> [Texte affiché]
::::::
Nouvelles

IMPRESSIONS PAPIER HANJI

Recueil de nouvelles

Atelier des Cahiers, 2011
Atelier des Cahiers, 2011

L’Atelier de Cahiers a pris, semble t-il l’habitude, en à peine trois livraisons, de nous donner à voir des ouvrages bien différents les uns des autres. Après les Pérégrinations coréennes, d’Eric Bidet et Poésie et paysage, coordonné par Yves Millet, voici Impressions Papier Hanji, un recueil de dix nouvelles franco-coréennes, réunissant des auteurs connus et d’autres auteurs, à découvrir ou déjà lus, dans les Cahiers de Corée, notamment.
::::::
> [Matériau]
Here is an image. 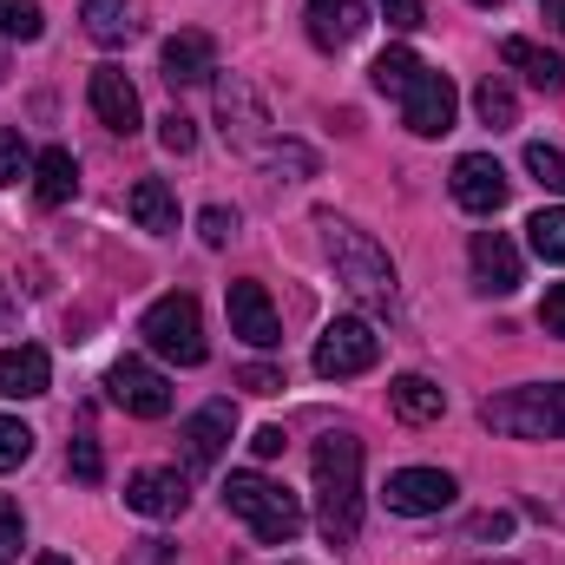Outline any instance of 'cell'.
<instances>
[{"instance_id": "cell-24", "label": "cell", "mask_w": 565, "mask_h": 565, "mask_svg": "<svg viewBox=\"0 0 565 565\" xmlns=\"http://www.w3.org/2000/svg\"><path fill=\"white\" fill-rule=\"evenodd\" d=\"M388 402H395L402 422H440V415H447V395H440L427 375H395V382H388Z\"/></svg>"}, {"instance_id": "cell-35", "label": "cell", "mask_w": 565, "mask_h": 565, "mask_svg": "<svg viewBox=\"0 0 565 565\" xmlns=\"http://www.w3.org/2000/svg\"><path fill=\"white\" fill-rule=\"evenodd\" d=\"M158 145H164V151H178V158H184V151H191V145H198V126H191V119H184V113H164V119H158Z\"/></svg>"}, {"instance_id": "cell-17", "label": "cell", "mask_w": 565, "mask_h": 565, "mask_svg": "<svg viewBox=\"0 0 565 565\" xmlns=\"http://www.w3.org/2000/svg\"><path fill=\"white\" fill-rule=\"evenodd\" d=\"M158 60H164V79H171V86H204V79H217V46H211V33H171Z\"/></svg>"}, {"instance_id": "cell-21", "label": "cell", "mask_w": 565, "mask_h": 565, "mask_svg": "<svg viewBox=\"0 0 565 565\" xmlns=\"http://www.w3.org/2000/svg\"><path fill=\"white\" fill-rule=\"evenodd\" d=\"M132 217H139V231H151V237H171L178 231V198H171L164 178H139L132 184Z\"/></svg>"}, {"instance_id": "cell-14", "label": "cell", "mask_w": 565, "mask_h": 565, "mask_svg": "<svg viewBox=\"0 0 565 565\" xmlns=\"http://www.w3.org/2000/svg\"><path fill=\"white\" fill-rule=\"evenodd\" d=\"M126 507L145 513V520H178V513L191 507V487H184L178 467H145V473L126 480Z\"/></svg>"}, {"instance_id": "cell-5", "label": "cell", "mask_w": 565, "mask_h": 565, "mask_svg": "<svg viewBox=\"0 0 565 565\" xmlns=\"http://www.w3.org/2000/svg\"><path fill=\"white\" fill-rule=\"evenodd\" d=\"M224 507H231L264 546H289V540L302 533V507H296V493L277 487V480H264V473H231V480H224Z\"/></svg>"}, {"instance_id": "cell-45", "label": "cell", "mask_w": 565, "mask_h": 565, "mask_svg": "<svg viewBox=\"0 0 565 565\" xmlns=\"http://www.w3.org/2000/svg\"><path fill=\"white\" fill-rule=\"evenodd\" d=\"M493 565H513V559H493Z\"/></svg>"}, {"instance_id": "cell-23", "label": "cell", "mask_w": 565, "mask_h": 565, "mask_svg": "<svg viewBox=\"0 0 565 565\" xmlns=\"http://www.w3.org/2000/svg\"><path fill=\"white\" fill-rule=\"evenodd\" d=\"M79 20H86V33H93L99 46H126V40L139 33L132 0H79Z\"/></svg>"}, {"instance_id": "cell-41", "label": "cell", "mask_w": 565, "mask_h": 565, "mask_svg": "<svg viewBox=\"0 0 565 565\" xmlns=\"http://www.w3.org/2000/svg\"><path fill=\"white\" fill-rule=\"evenodd\" d=\"M139 546H145V553L132 565H164V559H171V546H164V540H139Z\"/></svg>"}, {"instance_id": "cell-7", "label": "cell", "mask_w": 565, "mask_h": 565, "mask_svg": "<svg viewBox=\"0 0 565 565\" xmlns=\"http://www.w3.org/2000/svg\"><path fill=\"white\" fill-rule=\"evenodd\" d=\"M316 375L322 382H349V375H369L375 362H382V335H375V322L369 316H335L322 335H316Z\"/></svg>"}, {"instance_id": "cell-9", "label": "cell", "mask_w": 565, "mask_h": 565, "mask_svg": "<svg viewBox=\"0 0 565 565\" xmlns=\"http://www.w3.org/2000/svg\"><path fill=\"white\" fill-rule=\"evenodd\" d=\"M454 473H440V467H402V473H388V487H382V500H388V513H402V520H427V513H447L454 507Z\"/></svg>"}, {"instance_id": "cell-20", "label": "cell", "mask_w": 565, "mask_h": 565, "mask_svg": "<svg viewBox=\"0 0 565 565\" xmlns=\"http://www.w3.org/2000/svg\"><path fill=\"white\" fill-rule=\"evenodd\" d=\"M33 191H40L46 211H60V204L79 191V158H73L66 145H46V151L33 158Z\"/></svg>"}, {"instance_id": "cell-26", "label": "cell", "mask_w": 565, "mask_h": 565, "mask_svg": "<svg viewBox=\"0 0 565 565\" xmlns=\"http://www.w3.org/2000/svg\"><path fill=\"white\" fill-rule=\"evenodd\" d=\"M415 73H422V60H415L408 46H388V53H382V60L369 66V79H375V93H395V99L408 93V79H415Z\"/></svg>"}, {"instance_id": "cell-42", "label": "cell", "mask_w": 565, "mask_h": 565, "mask_svg": "<svg viewBox=\"0 0 565 565\" xmlns=\"http://www.w3.org/2000/svg\"><path fill=\"white\" fill-rule=\"evenodd\" d=\"M33 565H73L66 553H33Z\"/></svg>"}, {"instance_id": "cell-11", "label": "cell", "mask_w": 565, "mask_h": 565, "mask_svg": "<svg viewBox=\"0 0 565 565\" xmlns=\"http://www.w3.org/2000/svg\"><path fill=\"white\" fill-rule=\"evenodd\" d=\"M224 309H231V335H244L250 349H277L282 342V322H277V302H270V289L250 277L231 282V296H224Z\"/></svg>"}, {"instance_id": "cell-19", "label": "cell", "mask_w": 565, "mask_h": 565, "mask_svg": "<svg viewBox=\"0 0 565 565\" xmlns=\"http://www.w3.org/2000/svg\"><path fill=\"white\" fill-rule=\"evenodd\" d=\"M362 26H369V7L362 0H309V40L316 46H349V40H362Z\"/></svg>"}, {"instance_id": "cell-28", "label": "cell", "mask_w": 565, "mask_h": 565, "mask_svg": "<svg viewBox=\"0 0 565 565\" xmlns=\"http://www.w3.org/2000/svg\"><path fill=\"white\" fill-rule=\"evenodd\" d=\"M526 237H533V250H540L546 264H565V211H553V204L533 211V217H526Z\"/></svg>"}, {"instance_id": "cell-32", "label": "cell", "mask_w": 565, "mask_h": 565, "mask_svg": "<svg viewBox=\"0 0 565 565\" xmlns=\"http://www.w3.org/2000/svg\"><path fill=\"white\" fill-rule=\"evenodd\" d=\"M20 546H26V520H20V507L0 493V559H20Z\"/></svg>"}, {"instance_id": "cell-2", "label": "cell", "mask_w": 565, "mask_h": 565, "mask_svg": "<svg viewBox=\"0 0 565 565\" xmlns=\"http://www.w3.org/2000/svg\"><path fill=\"white\" fill-rule=\"evenodd\" d=\"M217 126H224V139L231 151H244V158H257V164H270V171H289V178H309L316 171V151L296 139H282L277 126H270V106L257 99V86L250 79H217Z\"/></svg>"}, {"instance_id": "cell-22", "label": "cell", "mask_w": 565, "mask_h": 565, "mask_svg": "<svg viewBox=\"0 0 565 565\" xmlns=\"http://www.w3.org/2000/svg\"><path fill=\"white\" fill-rule=\"evenodd\" d=\"M500 60H507L513 73H526L540 93H559V86H565V60H559V53H546V46H533V40H507V46H500Z\"/></svg>"}, {"instance_id": "cell-40", "label": "cell", "mask_w": 565, "mask_h": 565, "mask_svg": "<svg viewBox=\"0 0 565 565\" xmlns=\"http://www.w3.org/2000/svg\"><path fill=\"white\" fill-rule=\"evenodd\" d=\"M513 533V520L507 513H487V520H473V540H507Z\"/></svg>"}, {"instance_id": "cell-13", "label": "cell", "mask_w": 565, "mask_h": 565, "mask_svg": "<svg viewBox=\"0 0 565 565\" xmlns=\"http://www.w3.org/2000/svg\"><path fill=\"white\" fill-rule=\"evenodd\" d=\"M86 99H93V113H99V126L106 132H119V139H132L145 126V106H139V86L119 73V66H99L93 79H86Z\"/></svg>"}, {"instance_id": "cell-29", "label": "cell", "mask_w": 565, "mask_h": 565, "mask_svg": "<svg viewBox=\"0 0 565 565\" xmlns=\"http://www.w3.org/2000/svg\"><path fill=\"white\" fill-rule=\"evenodd\" d=\"M526 171H533V184H546L553 198H565V151H559V145L533 139V145H526Z\"/></svg>"}, {"instance_id": "cell-8", "label": "cell", "mask_w": 565, "mask_h": 565, "mask_svg": "<svg viewBox=\"0 0 565 565\" xmlns=\"http://www.w3.org/2000/svg\"><path fill=\"white\" fill-rule=\"evenodd\" d=\"M454 113H460L454 79L434 73V66H422V73L408 79V93H402V119H408V132H415V139H440V132H454Z\"/></svg>"}, {"instance_id": "cell-27", "label": "cell", "mask_w": 565, "mask_h": 565, "mask_svg": "<svg viewBox=\"0 0 565 565\" xmlns=\"http://www.w3.org/2000/svg\"><path fill=\"white\" fill-rule=\"evenodd\" d=\"M46 33V13H40V0H0V40H40Z\"/></svg>"}, {"instance_id": "cell-31", "label": "cell", "mask_w": 565, "mask_h": 565, "mask_svg": "<svg viewBox=\"0 0 565 565\" xmlns=\"http://www.w3.org/2000/svg\"><path fill=\"white\" fill-rule=\"evenodd\" d=\"M20 178H33V151L13 126H0V184H20Z\"/></svg>"}, {"instance_id": "cell-38", "label": "cell", "mask_w": 565, "mask_h": 565, "mask_svg": "<svg viewBox=\"0 0 565 565\" xmlns=\"http://www.w3.org/2000/svg\"><path fill=\"white\" fill-rule=\"evenodd\" d=\"M237 382H244L250 395H277V388H282V369H264V362H250V369H244Z\"/></svg>"}, {"instance_id": "cell-46", "label": "cell", "mask_w": 565, "mask_h": 565, "mask_svg": "<svg viewBox=\"0 0 565 565\" xmlns=\"http://www.w3.org/2000/svg\"><path fill=\"white\" fill-rule=\"evenodd\" d=\"M0 309H7V296H0Z\"/></svg>"}, {"instance_id": "cell-44", "label": "cell", "mask_w": 565, "mask_h": 565, "mask_svg": "<svg viewBox=\"0 0 565 565\" xmlns=\"http://www.w3.org/2000/svg\"><path fill=\"white\" fill-rule=\"evenodd\" d=\"M473 7H500V0H473Z\"/></svg>"}, {"instance_id": "cell-37", "label": "cell", "mask_w": 565, "mask_h": 565, "mask_svg": "<svg viewBox=\"0 0 565 565\" xmlns=\"http://www.w3.org/2000/svg\"><path fill=\"white\" fill-rule=\"evenodd\" d=\"M540 329H546V335H565V282L546 289V302H540Z\"/></svg>"}, {"instance_id": "cell-3", "label": "cell", "mask_w": 565, "mask_h": 565, "mask_svg": "<svg viewBox=\"0 0 565 565\" xmlns=\"http://www.w3.org/2000/svg\"><path fill=\"white\" fill-rule=\"evenodd\" d=\"M316 231H322V250H329V264H335V282L362 302V309H395V296H402V282H395V264H388V250L369 237V231H355V224H342V217H316Z\"/></svg>"}, {"instance_id": "cell-43", "label": "cell", "mask_w": 565, "mask_h": 565, "mask_svg": "<svg viewBox=\"0 0 565 565\" xmlns=\"http://www.w3.org/2000/svg\"><path fill=\"white\" fill-rule=\"evenodd\" d=\"M546 7V20H565V0H540Z\"/></svg>"}, {"instance_id": "cell-47", "label": "cell", "mask_w": 565, "mask_h": 565, "mask_svg": "<svg viewBox=\"0 0 565 565\" xmlns=\"http://www.w3.org/2000/svg\"><path fill=\"white\" fill-rule=\"evenodd\" d=\"M559 26H565V20H559Z\"/></svg>"}, {"instance_id": "cell-10", "label": "cell", "mask_w": 565, "mask_h": 565, "mask_svg": "<svg viewBox=\"0 0 565 565\" xmlns=\"http://www.w3.org/2000/svg\"><path fill=\"white\" fill-rule=\"evenodd\" d=\"M106 395L126 408V415H139V422H158V415H171V382L139 362V355H126V362H113V375H106Z\"/></svg>"}, {"instance_id": "cell-12", "label": "cell", "mask_w": 565, "mask_h": 565, "mask_svg": "<svg viewBox=\"0 0 565 565\" xmlns=\"http://www.w3.org/2000/svg\"><path fill=\"white\" fill-rule=\"evenodd\" d=\"M507 171H500V158H487V151H467V158H454V204L460 211H473V217H493L500 204H507Z\"/></svg>"}, {"instance_id": "cell-33", "label": "cell", "mask_w": 565, "mask_h": 565, "mask_svg": "<svg viewBox=\"0 0 565 565\" xmlns=\"http://www.w3.org/2000/svg\"><path fill=\"white\" fill-rule=\"evenodd\" d=\"M198 237H204L211 250H217V244H231V237H237V211H224V204H211V211L198 217Z\"/></svg>"}, {"instance_id": "cell-15", "label": "cell", "mask_w": 565, "mask_h": 565, "mask_svg": "<svg viewBox=\"0 0 565 565\" xmlns=\"http://www.w3.org/2000/svg\"><path fill=\"white\" fill-rule=\"evenodd\" d=\"M473 289H487V296H513L520 289V250H513V237L507 231H473Z\"/></svg>"}, {"instance_id": "cell-39", "label": "cell", "mask_w": 565, "mask_h": 565, "mask_svg": "<svg viewBox=\"0 0 565 565\" xmlns=\"http://www.w3.org/2000/svg\"><path fill=\"white\" fill-rule=\"evenodd\" d=\"M250 454H257V460H277L282 454V427H257V434H250Z\"/></svg>"}, {"instance_id": "cell-30", "label": "cell", "mask_w": 565, "mask_h": 565, "mask_svg": "<svg viewBox=\"0 0 565 565\" xmlns=\"http://www.w3.org/2000/svg\"><path fill=\"white\" fill-rule=\"evenodd\" d=\"M26 460H33V427L20 422V415H0V473H13Z\"/></svg>"}, {"instance_id": "cell-36", "label": "cell", "mask_w": 565, "mask_h": 565, "mask_svg": "<svg viewBox=\"0 0 565 565\" xmlns=\"http://www.w3.org/2000/svg\"><path fill=\"white\" fill-rule=\"evenodd\" d=\"M382 13L402 26V33H415V26H427V0H382Z\"/></svg>"}, {"instance_id": "cell-16", "label": "cell", "mask_w": 565, "mask_h": 565, "mask_svg": "<svg viewBox=\"0 0 565 565\" xmlns=\"http://www.w3.org/2000/svg\"><path fill=\"white\" fill-rule=\"evenodd\" d=\"M237 434V408L231 402H204L191 422L178 427V440H184V460L191 467H217V454H224V440Z\"/></svg>"}, {"instance_id": "cell-25", "label": "cell", "mask_w": 565, "mask_h": 565, "mask_svg": "<svg viewBox=\"0 0 565 565\" xmlns=\"http://www.w3.org/2000/svg\"><path fill=\"white\" fill-rule=\"evenodd\" d=\"M473 113H480V126H493V132L520 126V99H513V86H507V79H480V93H473Z\"/></svg>"}, {"instance_id": "cell-18", "label": "cell", "mask_w": 565, "mask_h": 565, "mask_svg": "<svg viewBox=\"0 0 565 565\" xmlns=\"http://www.w3.org/2000/svg\"><path fill=\"white\" fill-rule=\"evenodd\" d=\"M46 382H53L46 349H33V342L0 349V402H33V395H46Z\"/></svg>"}, {"instance_id": "cell-34", "label": "cell", "mask_w": 565, "mask_h": 565, "mask_svg": "<svg viewBox=\"0 0 565 565\" xmlns=\"http://www.w3.org/2000/svg\"><path fill=\"white\" fill-rule=\"evenodd\" d=\"M66 467H73V473L93 487V480L106 473V460H99V440H93V434H79V440H73V454H66Z\"/></svg>"}, {"instance_id": "cell-6", "label": "cell", "mask_w": 565, "mask_h": 565, "mask_svg": "<svg viewBox=\"0 0 565 565\" xmlns=\"http://www.w3.org/2000/svg\"><path fill=\"white\" fill-rule=\"evenodd\" d=\"M139 335L151 342V355H164V362H178V369H198V362L211 355V342H204V309H198V296H184V289H171V296H158V302L145 309Z\"/></svg>"}, {"instance_id": "cell-4", "label": "cell", "mask_w": 565, "mask_h": 565, "mask_svg": "<svg viewBox=\"0 0 565 565\" xmlns=\"http://www.w3.org/2000/svg\"><path fill=\"white\" fill-rule=\"evenodd\" d=\"M480 422L507 440H565V382H526L480 402Z\"/></svg>"}, {"instance_id": "cell-1", "label": "cell", "mask_w": 565, "mask_h": 565, "mask_svg": "<svg viewBox=\"0 0 565 565\" xmlns=\"http://www.w3.org/2000/svg\"><path fill=\"white\" fill-rule=\"evenodd\" d=\"M316 473V526L329 546H349L362 533V440L349 427H329L309 454Z\"/></svg>"}]
</instances>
::::::
> [Consigne]
Recopiez à l'identique tout le passage du texte affiché, depuis « L’Atelier de Cahiers » jusqu'à « de Corée, notamment. » inclus.

> [Réponse attendue]
L’Atelier de Cahiers a pris, semble t-il l’habitude, en à peine trois livraisons, de nous donner à voir des ouvrages bien différents les uns des autres. Après les Pérégrinations coréennes, d’Eric Bidet et Poésie et paysage, coordonné par Yves Millet, voici Impressions Papier Hanji, un recueil de dix nouvelles franco-coréennes, réunissant des auteurs connus et d’autres auteurs, à découvrir ou déjà lus, dans les Cahiers de Corée, notamment.